>>> t = Tokenizer(num_words=3)
>>> l = ["Hello, World! This is so&#$ fantastic!", "There is no other world like this one"]
>>> t.fit_on_texts(l)
>>> t.word_index
{'fantastic': 6, 'like': 10, 'no': 8, 'this': 2, 'is': 3, 'there': 7, 'one': 11, 'other': 9, 'so': 5, 'world': 1, 'hello': 4}
I'd have expected t.word_index
to have just the top 3 words. What am I doing wrong?
Limiting num_words to a small number (eg, 3) has no effect on fit_on_texts outputs such as word_index, word_counts, word_docs. It does have effect on texts_to_matrix. The resulting matrix will have num_words (3) columns.
Just a add on Marcin's answer ("it will keep the counter of all words - even when it's obvious that it will not use it later.").

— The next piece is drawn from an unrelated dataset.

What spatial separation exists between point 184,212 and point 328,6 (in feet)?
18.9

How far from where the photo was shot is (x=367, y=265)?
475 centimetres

The reason it keeps counter on all words is that you can call
fit_on_texts
multiple times. Each time it will update the internal counters, and when transformations are called, it will use the top words based on the updated counters.Hope it helps.
There is nothing wrong in what you are doing.
word_index
is computed the same way no matter how many most frequent words you will use later (as you may see here). So when you will call any transformative method -Tokenizer
will use only three most common words and at the same time, it will keep the counter of all words - even when it's obvious that it will not use it later.